A sense of despondency is reported from other hubs for the trade as well. For instance, at Edapalayam Street, M. Kumar recalls how until a few decades ago, customers used to directly approach goldsmiths for specific designs. “Now, we mainly serve jewellers. But even their volume of purchases has come down. In four years, the number of monthly orders has halved from 100,” he says.
Mr. Kumar’s workplace still retains some of the buzz of years past with workers busy in various stages of the job. One draws designs and make aluminium and wax casting. Another places aluminium design pieces into a sand-filled mould. Melted gold is poured on the print left by the design and the mould is clamped shut. Within seconds, the gold solidifies and the casting is removed for further embellishment. It takes three days to make a simple pair of earrings.

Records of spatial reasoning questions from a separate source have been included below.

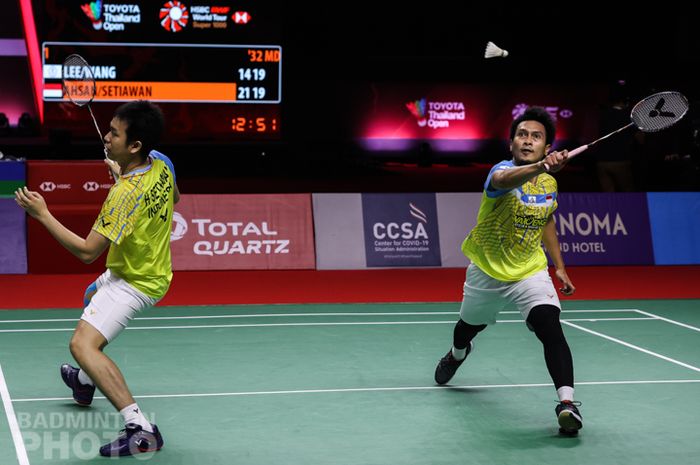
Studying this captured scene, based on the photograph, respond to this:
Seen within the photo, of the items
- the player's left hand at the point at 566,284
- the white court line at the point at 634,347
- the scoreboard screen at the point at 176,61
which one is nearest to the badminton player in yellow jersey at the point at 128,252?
the player's left hand at the point at 566,284

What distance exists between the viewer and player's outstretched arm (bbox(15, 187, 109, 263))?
12.9ft

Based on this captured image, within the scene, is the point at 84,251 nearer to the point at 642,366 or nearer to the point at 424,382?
the point at 424,382

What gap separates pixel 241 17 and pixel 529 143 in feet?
31.6

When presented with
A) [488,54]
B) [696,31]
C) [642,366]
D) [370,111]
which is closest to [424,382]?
[642,366]

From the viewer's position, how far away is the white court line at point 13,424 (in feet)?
13.7

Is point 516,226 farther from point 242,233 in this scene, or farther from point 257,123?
point 257,123

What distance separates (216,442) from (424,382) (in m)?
1.61

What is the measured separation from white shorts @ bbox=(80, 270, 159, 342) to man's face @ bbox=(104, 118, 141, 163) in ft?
1.77

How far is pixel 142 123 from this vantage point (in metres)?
4.30

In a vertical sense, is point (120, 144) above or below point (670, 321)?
above

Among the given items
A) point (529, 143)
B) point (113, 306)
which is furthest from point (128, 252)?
A: point (529, 143)

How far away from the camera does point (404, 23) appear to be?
92.5 ft

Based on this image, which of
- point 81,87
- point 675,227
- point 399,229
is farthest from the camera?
point 675,227

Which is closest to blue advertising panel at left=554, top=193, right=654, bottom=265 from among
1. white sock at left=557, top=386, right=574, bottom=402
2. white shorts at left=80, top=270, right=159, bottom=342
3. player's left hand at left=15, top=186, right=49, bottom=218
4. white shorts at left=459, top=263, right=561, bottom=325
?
white shorts at left=459, top=263, right=561, bottom=325
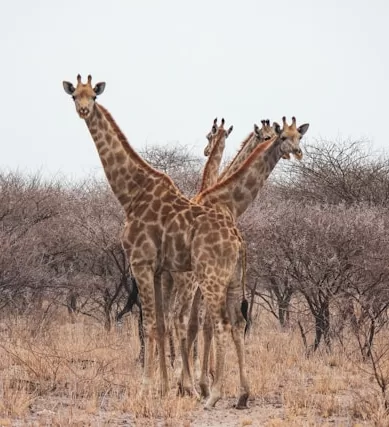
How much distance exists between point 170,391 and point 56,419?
1.45 meters

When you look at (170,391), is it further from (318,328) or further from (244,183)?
(318,328)

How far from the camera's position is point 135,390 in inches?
292

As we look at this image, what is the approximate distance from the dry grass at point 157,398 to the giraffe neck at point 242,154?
2.38 m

Over 20,000 goldsmiths from various parts of the country work in the area, giving shape to traditional Tamil and Bengali designs. A piece of gold passes through the hands of at least five persons for moulding, finishing, stone setting, polishing and soldering before it emerges as a sparkling piece of jewellery. Fine gold is alloyed with copper to strengthen it.
D. Jayagopi, secretary, Park Town Gold and Silver Workers Welfare Association points out that the profession has also become increasingly unprofitable. Earlier, jewellers or customers brought gold to make jewels. Now, goldsmiths have to buy the gold, craft the jewellery and sell the product to jewellers. A minimum of Rs.5 lakh is essential to stay afloat. “For every one gram of jewel sold, we get paid for 50 milligram. The decreasing pay has led to labour shortage,” he adds. Amjad Ali, president of Bengali Goldsmiths Association, says goldsmiths get only a small percentage — 2.5 per cent — of the wastage and making charges levied by jewellers on the final product.

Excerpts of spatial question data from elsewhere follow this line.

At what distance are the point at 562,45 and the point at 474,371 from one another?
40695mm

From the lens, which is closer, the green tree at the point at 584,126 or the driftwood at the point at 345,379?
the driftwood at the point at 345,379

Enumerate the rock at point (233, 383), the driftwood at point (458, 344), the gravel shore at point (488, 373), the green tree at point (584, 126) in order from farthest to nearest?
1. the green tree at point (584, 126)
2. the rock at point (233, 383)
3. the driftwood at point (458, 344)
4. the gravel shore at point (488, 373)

The arduousness of the profession also discourages many from continuing in it. Mr. Jayagopi says, “We work for over 12 hours, sit by the fire to melt gold and take home an average monthly salary of only Rs. 15,000.” The profession particularly is harsh on the eyes, says Mr. Ali. Several Tamil ‘acharis,’ experts in traditional forms of jewellery, have turned to driving autorickshaws or waiting tables at hotels and fast food eateries due to plummeting salaries and the unhygienic environment.
“People sweep the streets and sometimes, collect up to 100 mg of gold dust, enough for a kunthumani. But, our lives are miserable,” says Mr. Jayagopi.